One of the constitutional questions on the ballot Tuesday is whether or not South Carolina voters should continue to elect the head of the state’s National Guard.
Amendment 2 will ask voters if the governor should instead appoint the Adjutant General position, with the advice and consent of the state Senate. The proposed amendment would also add qualifications to the job description.
One of those who supports making the position appointed is the man who currently holds the Adjutant General’s post: Maj. Gen. Robert Livingston. Livingston said he believes the position should be picked by the governor because many voters do not know even understand the position.
“When I ran last time, I would ask the question, ‘How many people know what the adjutant general does?’” he told reporters last month. “And probably 70 percent of the people didn’t know.
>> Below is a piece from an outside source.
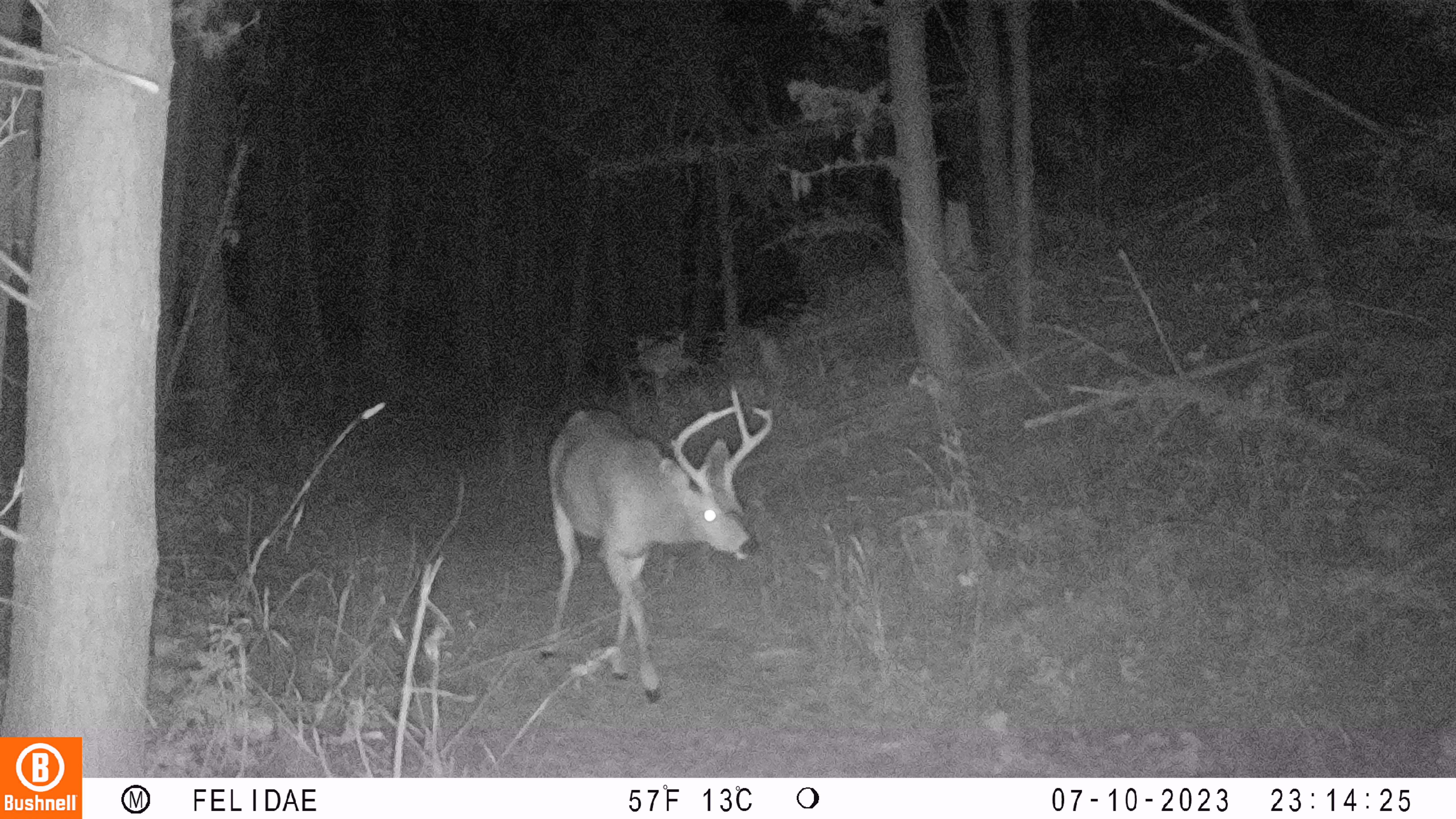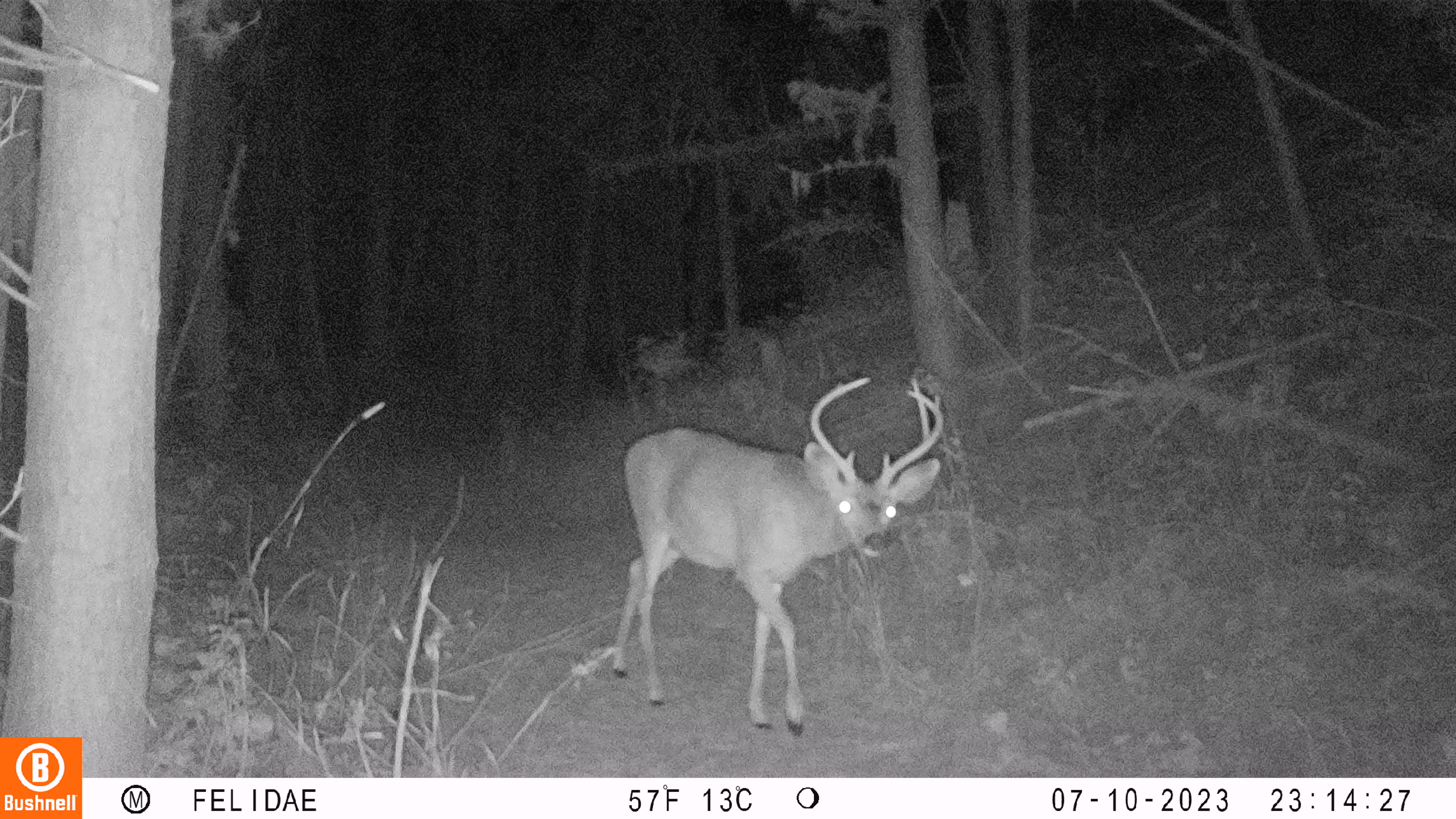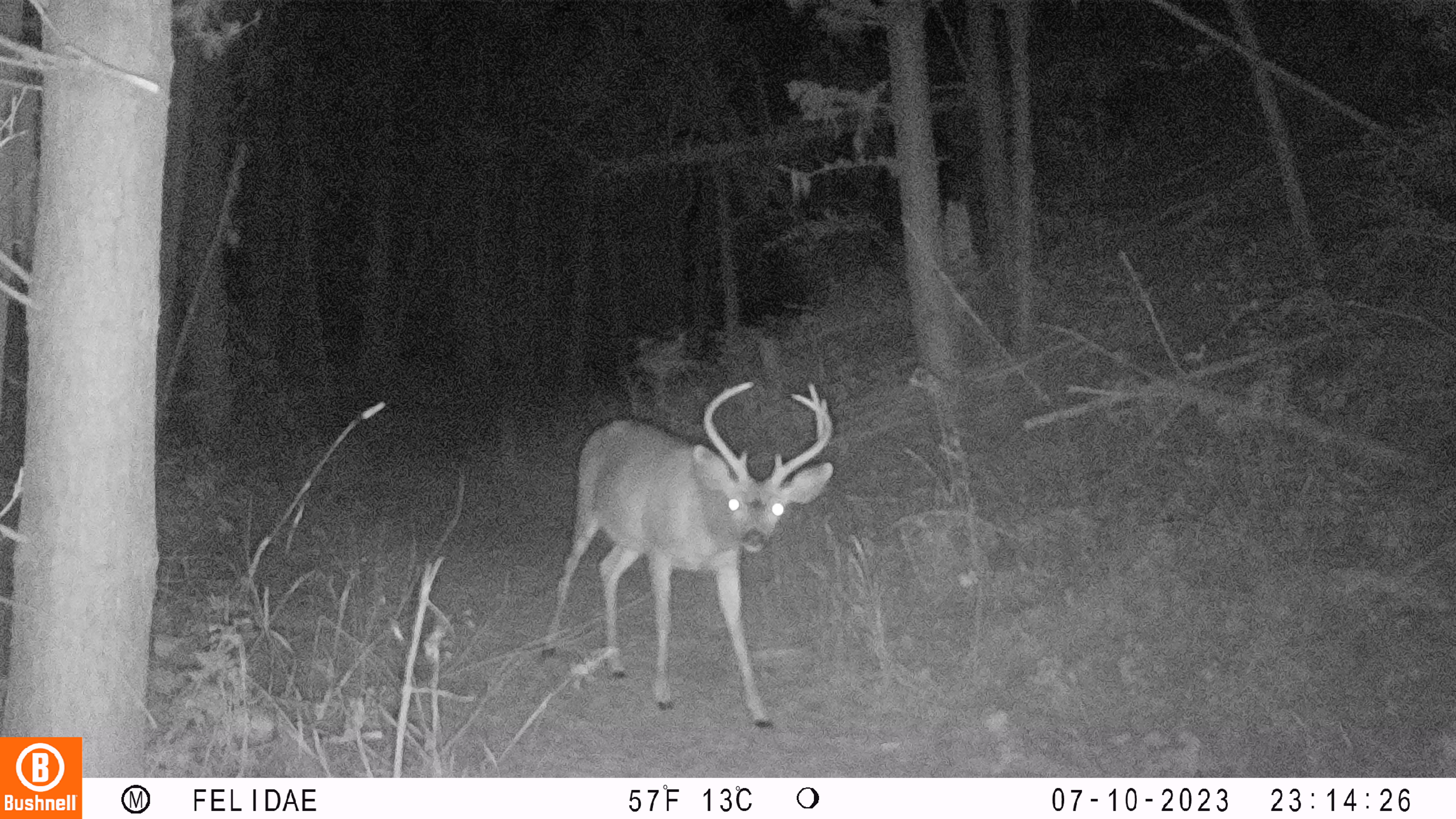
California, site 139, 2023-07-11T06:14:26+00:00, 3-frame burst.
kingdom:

And they were going to go vote.”
The idea has overwhelming bipartisan support, with the chairman of the state Democratic and Republican parties endorsing it. It also has the support of Gov. Nikki Haley. “This is something that will move our state forward. We are the last state in the country left that still elects the adjutant general,” she said last week.
But some retired National Guard lawmakers are questioning why the change is even being made, noting that South Carolina is considered to have a highly-respected Guard under the current system.
“The old adage ‘If it’s not broken, don’t fix it,’ applies here,” Former State Sen. Phil Leventis told South Carolina Radio Network . “We’ve always had excellent adjutants general. And our National Guard and Air National Guard have been among the best in the nation.” Leventis is a retired Sumter Democrat who served as a fighter pilot in the Guard, eventually being promoted to brigadier general until his retirement in 1999.
He also doubted that making the position appointed would take the politics out of it. “That’s naïve,” he said. “When the governor appoints the adjutant general, the politics will be intense but they won’t be available for public scrutiny.”
However, State Rep. James Smith, D-Columbia, a National Guard major who sponsored the original legislation, said South Carolina has been lucky so far. “We’ve dodged a bullet,” Smith said. “We’ve had some candidates who would have been a disaster. An absolute morale killer.”
The proposed amendment also adds qualifications to the job (which do not currently exist). The language states a nominee must be a major general with active Guard status and at least 10 years’ experience in the Guard or five years in the Guard as a lieutenant colonel or higher rank. The officer must also be a graduate of the Army War College, Air War College, or other military institution equivalent and have command experience at least the battalion or squadron level.
Livingston is running unopposed in the general election this fall. If the amendment is approved by voters, the change still would not take effect until his second term ends in 2019. Besides overseeing the National Guard, the Adjutant General’s Office also includes the South Carolina Emergency Management Division and the SC State Guard reserves.